Chaque pays membre peut alors consulter ce dossier et décider, de son côté, d’autoriser ou non le système. C’est donc ce mécanisme de reconnaissance mutuelle qu’a suivi le gouvernement estonien pour donner son feu vert.
Par conséquent, l’effet boule de neige espéré par le constructeur semble bel et bien en marche. Après les Pays-Bas en premier, la Lituanie a emboîté le pas, et l’Estonie vient désormais compléter ce trio pionnier.
« FSD Supervised now approved in Estonia. Rollout will begin soon. » – Tesla Europe, Middle East & Africa, 29 mai 2026
Un abonnement à 99 € par mois : ce qui change en 2026
Le déploiement du FSD en Europe s’accompagne d’un changement majeur dans la façon d’y accéder. Depuis le 21 mai 2026, la conduite automatique supervisée n’est plus disponible à l’achat définitif : elle passe en abonnement mensuel à 99 €.
Ainsi, l’option d’achat à vie a disparu. De même, la version dite « améliorée » de l’Autopilot, qui proposait notamment la sortie de parking automatique et les manœuvres de stationnement auto pour un supplément de 3 800 €, a aussi été supprimée.
L’Autopilot standard, qui intègre le régulateur de vitesse et le maintien dans la voie, reste en revanche inclus de série. Ce changement de modèle économique s’applique partout, y compris dans les pays où le FSD n’est pas encore autorisé, comme la France.
- L’Estonie est le troisième pays européen à approuver le FSD Supervised de Tesla, après les Pays-Bas et la Lituanie.
- Le mécanisme de reconnaissance mutuelle de l’UE permet à chaque État membre de valider le FSD sur la base du dossier déposé auprès de la Commission européenne.
- L’homologation initiale a été obtenue auprès du régulateur néerlandais RDW, sans passer par la procédure habituelle de l’Union européenne.
- Depuis le 21 mai 2026, le FSD n’est accessible qu’en abonnement mensuel à 99 € ; la vente à vie et la version améliorée de l’Autopilot ont été supprimées.
- D’ici l’été 2026, de nouvelles approbations sont attendues en Europe, et des marques comme Mercedes préparent aussi un système de conduite de niveau L2+ similaire.
La France et les autres pays encore en attente
Pour les conducteurs français, la situation reste en suspens. La France ne figure pas encore parmi les pays ayant validé le FSD, même si le changement tarifaire vers l’abonnement s’y applique déjà. Pourtant, d’autres approbations sont attendues d’ici l’été 2026, selon les informations disponibles.
De plus, d’autres constructeurs observent de près ce déploiement progressif. Mercedes prépare ainsi un système de conduite de niveau comparable, qualifié de L2+, pour une mise en service en Europe dans les prochains mois.
Une concurrence qui se prépare sur les routes européennes
La conduite autonome supervisée n’est plus l’apanage d’un seul acteur.
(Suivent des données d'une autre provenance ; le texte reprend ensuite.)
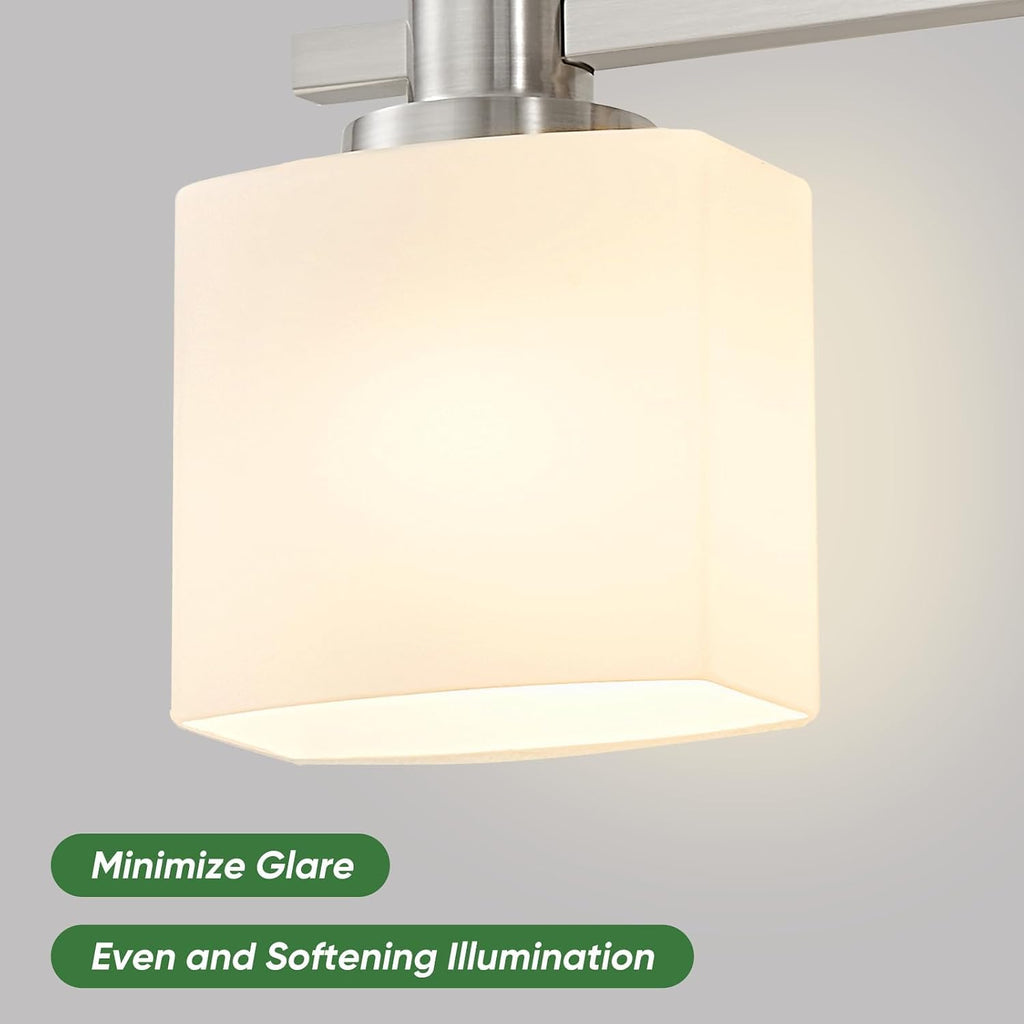 Bathroom Light Fixtures Over Mirror Bathroom Vanity Light Silver Modern Industrial Makeup Lighting Wall Sconce Farmhouse Rustic Milk Glass Lamp Desk Sink (Brushed Nickel, 24 Inch, 3 Light)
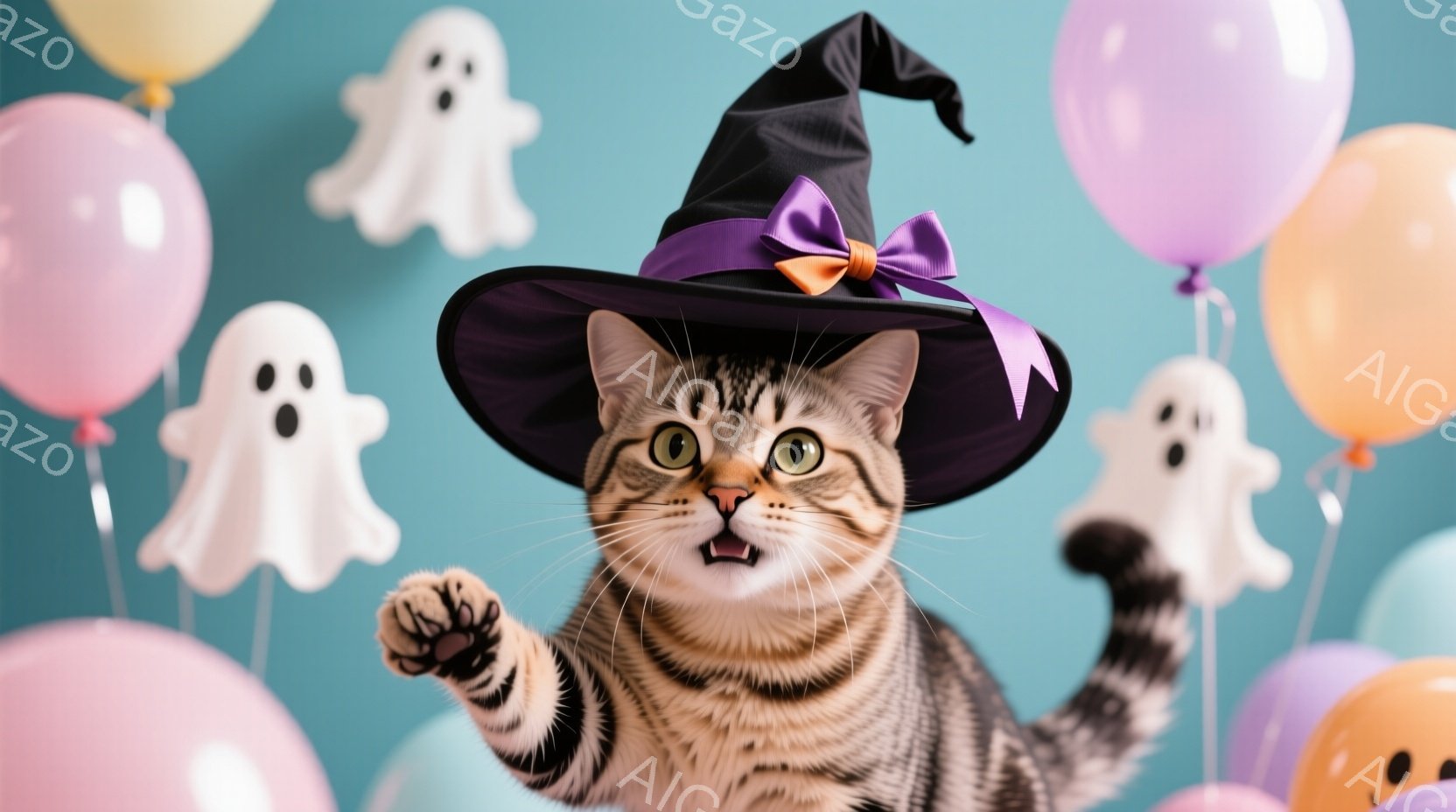 縞模様の猫が、ハロウィーンの帽子をかぶり、片足を上げて楽しそうにしています。背景には、パステルカラーの風船や幽霊の飾りがあり、お祝いの雰囲気を盛り上げています。全体的に、明るく陽気なハロウィーンのイメ - AI生成フリー素材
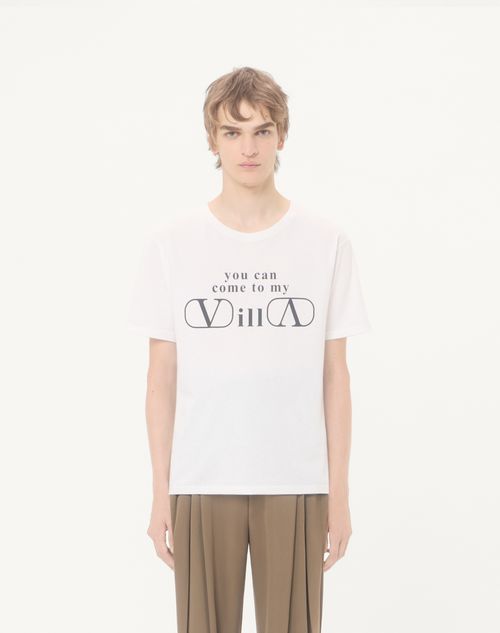Valentino - Valentino Cotton Jersey T-shirt With You Can Come To My Villa Print - White/ Black - Man - T-shirts And Sweatshirts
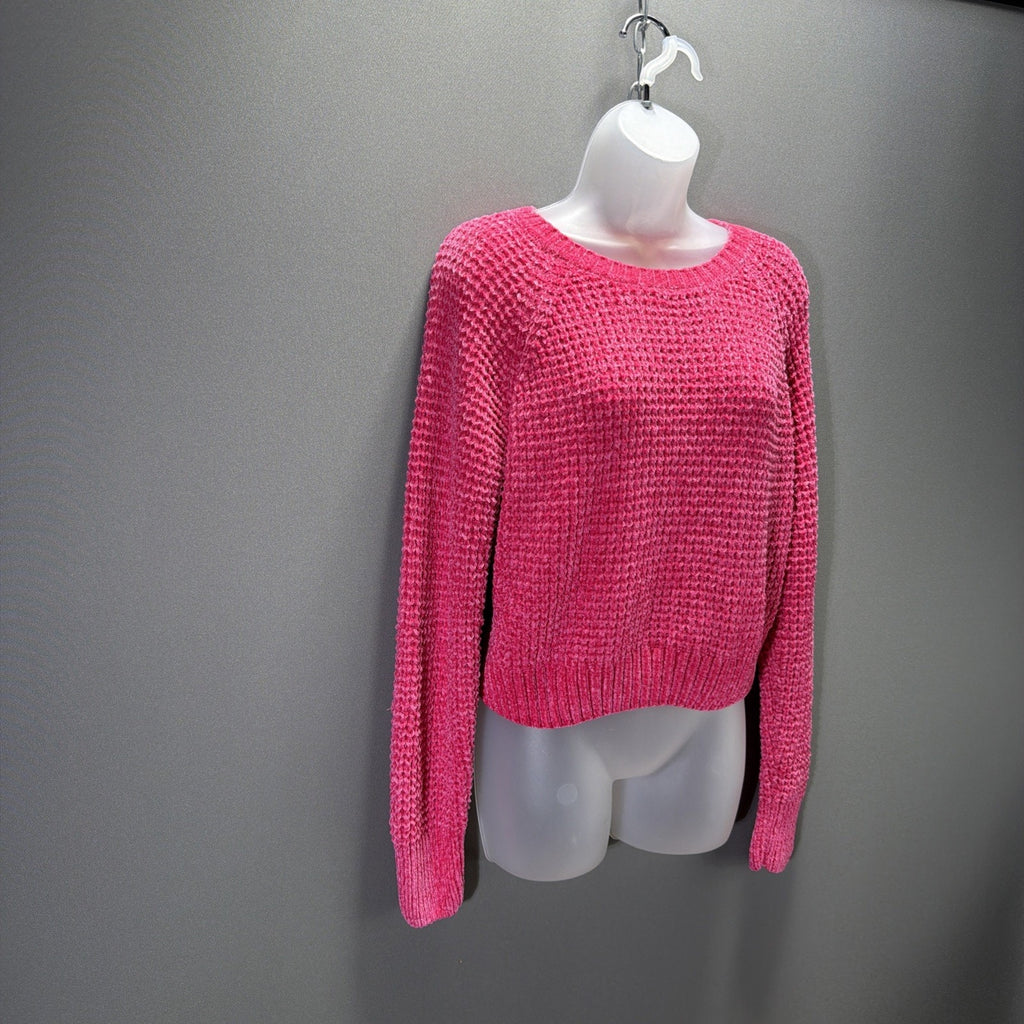 Altar'd State Sweater Womens M Pullover Knit Cropped Long Sleeve Pink New
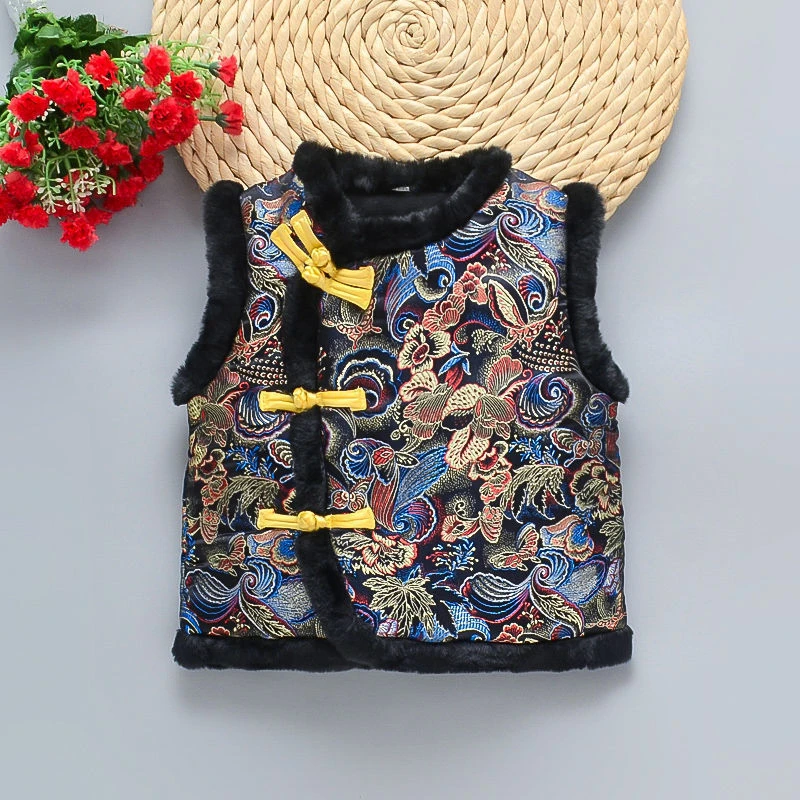 儿童新年马甲新中式拜年服织锦缎唐装国风棉马甲幼儿园新年表演服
Des constructeurs comme Mercedes s’apprêtent à proposer un niveau d’autonomie équivalent au FSD, ce qui va élargir les choix disponibles pour les conducteurs européens. La compétition sur ce segment pourrait ainsi s’intensifier rapidement.
Pour autant, Tesla garde une longueur d’avance sur le plan réglementaire en Europe, grâce à sa stratégie d’homologation par pays. Chaque nouveau feu vert renforce sa position et facilite les démarches dans les États membres encore indécis.
De son côté, la stratégie de l’abonnement mensuel modifie la relation entre le conducteur et la technologie. Désormais, accéder à la conduite automatique supervisée implique un engagement financier régulier, sans possibilité de rachat définitif, ce qui change la donne pour les propriétaires de longue durée.
En attendant, les propriétaires de véhicules compatibles en Estonie, aux Pays-Bas et en Lituanie peuvent donc d’ores et déjà ou prochainement activer le FSD sur leur véhicule via cet abonnement à 99 € par mois. Pour les autres pays, le calendrier reste à préciser, mais la tendance de 2026 pointe clairement vers une généralisation progressive sur l’ensemble du continent.